Although MLflow models don't require a scoring script, you can still provide one to customize inference execution for MLflow models if needed. For more information on how to customize inference, see Customize MLflow model deployments for online endpoints or Customize model deployment with scoring script for batch endpoints.

Important

If you choose to specify a scoring script for an MLflow model deployment, you also need to provide an environment for the deployment.

Deployment tools

Azure Machine Learning offers the following tools to deploy MLflow models to online and batch endpoints:

Each tool has different capabilities, particularly for which type of compute it can target. The following table shows the support for different MLflow deployment scenarios.

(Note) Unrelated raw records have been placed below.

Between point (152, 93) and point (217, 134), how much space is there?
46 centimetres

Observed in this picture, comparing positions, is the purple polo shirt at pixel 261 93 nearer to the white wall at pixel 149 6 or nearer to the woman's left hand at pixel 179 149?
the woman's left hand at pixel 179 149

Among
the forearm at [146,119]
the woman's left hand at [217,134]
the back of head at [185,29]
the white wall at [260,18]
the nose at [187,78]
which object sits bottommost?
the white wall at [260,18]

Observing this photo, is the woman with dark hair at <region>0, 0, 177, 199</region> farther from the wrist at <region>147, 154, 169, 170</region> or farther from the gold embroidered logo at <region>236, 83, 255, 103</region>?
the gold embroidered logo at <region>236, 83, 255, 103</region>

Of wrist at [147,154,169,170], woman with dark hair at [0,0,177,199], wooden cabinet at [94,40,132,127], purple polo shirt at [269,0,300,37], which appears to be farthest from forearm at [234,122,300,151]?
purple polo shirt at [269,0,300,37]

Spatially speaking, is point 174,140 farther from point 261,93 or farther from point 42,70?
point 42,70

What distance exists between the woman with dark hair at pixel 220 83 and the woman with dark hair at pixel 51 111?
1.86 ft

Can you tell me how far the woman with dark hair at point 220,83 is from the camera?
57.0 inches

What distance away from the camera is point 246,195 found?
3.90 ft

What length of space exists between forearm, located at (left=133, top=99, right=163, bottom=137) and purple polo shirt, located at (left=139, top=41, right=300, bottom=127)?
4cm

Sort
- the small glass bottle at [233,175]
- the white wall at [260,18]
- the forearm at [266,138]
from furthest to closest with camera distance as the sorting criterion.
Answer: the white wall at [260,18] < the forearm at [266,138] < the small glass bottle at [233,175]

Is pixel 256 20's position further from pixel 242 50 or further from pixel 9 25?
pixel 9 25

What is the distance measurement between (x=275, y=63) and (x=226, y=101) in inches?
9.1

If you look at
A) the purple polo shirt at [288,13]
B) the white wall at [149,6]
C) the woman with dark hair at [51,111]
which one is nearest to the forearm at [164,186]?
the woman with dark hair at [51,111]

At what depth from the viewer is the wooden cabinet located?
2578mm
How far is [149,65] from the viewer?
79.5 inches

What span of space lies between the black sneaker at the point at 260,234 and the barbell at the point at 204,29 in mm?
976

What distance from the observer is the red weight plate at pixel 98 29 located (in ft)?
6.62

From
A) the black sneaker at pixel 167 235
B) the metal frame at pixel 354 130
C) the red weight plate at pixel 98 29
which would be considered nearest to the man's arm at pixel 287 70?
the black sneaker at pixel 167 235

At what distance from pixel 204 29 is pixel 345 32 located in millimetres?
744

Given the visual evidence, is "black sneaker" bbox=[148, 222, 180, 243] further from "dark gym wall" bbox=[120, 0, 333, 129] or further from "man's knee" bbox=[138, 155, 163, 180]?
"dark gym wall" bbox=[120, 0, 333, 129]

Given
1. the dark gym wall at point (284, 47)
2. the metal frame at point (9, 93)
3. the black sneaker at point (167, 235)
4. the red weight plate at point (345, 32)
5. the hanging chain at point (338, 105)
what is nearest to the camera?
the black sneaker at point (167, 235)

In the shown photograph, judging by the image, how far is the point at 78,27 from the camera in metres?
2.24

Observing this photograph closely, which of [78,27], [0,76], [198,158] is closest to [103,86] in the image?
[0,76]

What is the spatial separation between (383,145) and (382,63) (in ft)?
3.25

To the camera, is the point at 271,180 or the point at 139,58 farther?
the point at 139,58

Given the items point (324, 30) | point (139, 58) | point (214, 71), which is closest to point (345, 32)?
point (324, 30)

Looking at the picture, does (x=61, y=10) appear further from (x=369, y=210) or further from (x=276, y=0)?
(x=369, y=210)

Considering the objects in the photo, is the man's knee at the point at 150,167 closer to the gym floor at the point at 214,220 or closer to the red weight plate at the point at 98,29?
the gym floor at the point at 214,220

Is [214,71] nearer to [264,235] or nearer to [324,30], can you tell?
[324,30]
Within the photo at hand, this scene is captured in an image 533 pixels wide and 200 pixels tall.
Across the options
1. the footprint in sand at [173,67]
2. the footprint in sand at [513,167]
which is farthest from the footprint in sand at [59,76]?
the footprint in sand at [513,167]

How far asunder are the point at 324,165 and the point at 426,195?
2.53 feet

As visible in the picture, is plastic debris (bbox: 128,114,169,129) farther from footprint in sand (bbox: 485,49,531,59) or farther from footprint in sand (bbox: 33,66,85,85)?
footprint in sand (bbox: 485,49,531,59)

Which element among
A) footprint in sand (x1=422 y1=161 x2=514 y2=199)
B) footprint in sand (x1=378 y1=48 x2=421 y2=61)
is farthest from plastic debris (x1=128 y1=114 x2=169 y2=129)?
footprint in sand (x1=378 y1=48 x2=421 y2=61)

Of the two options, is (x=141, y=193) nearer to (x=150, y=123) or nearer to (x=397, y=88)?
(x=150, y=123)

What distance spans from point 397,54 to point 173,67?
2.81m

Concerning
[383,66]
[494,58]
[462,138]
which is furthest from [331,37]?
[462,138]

Scenario MLflow SDK Azure Machine Learning CLI/SDK or studio
Deploy to managed online endpoints1 Supported. See Progressive rollout of MLflow models to online endpoints Supported. See Deploy MLflow models to online endpoints
Deploy to managed online endpoints with a scoring script Not supported3 Supported. See Customize MLflow model deployments
Deploy to batch endpoints Not supported3 Supported. See Use MLflow models in batch deployments
Deploy to batch endpoints with a scoring script Not supported3 Supported. See Customize model deployment with scoring script
Deploy to web services like Azure Container Instances or Azure Kubernetes Service (AKS) Legacy support2 Not supported2
Deploy to web services like Container Instances or AKS with a scoring script Not supported3 Legacy support2

1 Deployment to online endpoints that are in workspaces with private link enabled requires you to package models before deployment (preview).

2 Switch to managed online endpoints if possible.

3 Open-source MLflow doesn't have the concept of a scoring script and doesn't support batch execution.

Choose a deployment tool

Use the MLflow SDK if:

  • You're familiar with MLflow and want to continue using the same methods, and
  • You're using a platform like Azure Databricks that supports MLflow natively.

Use the Azure Machine Learning CLI v2 or SDK for Python if:

  • You're familiar with them, or
  • You want to automate deployment with pipelines, or
  • You want to keep deployment configuration in a Git repository.

Use the Azure Machine Learning studio UI if you want to quickly deploy and test models trained with MLflow.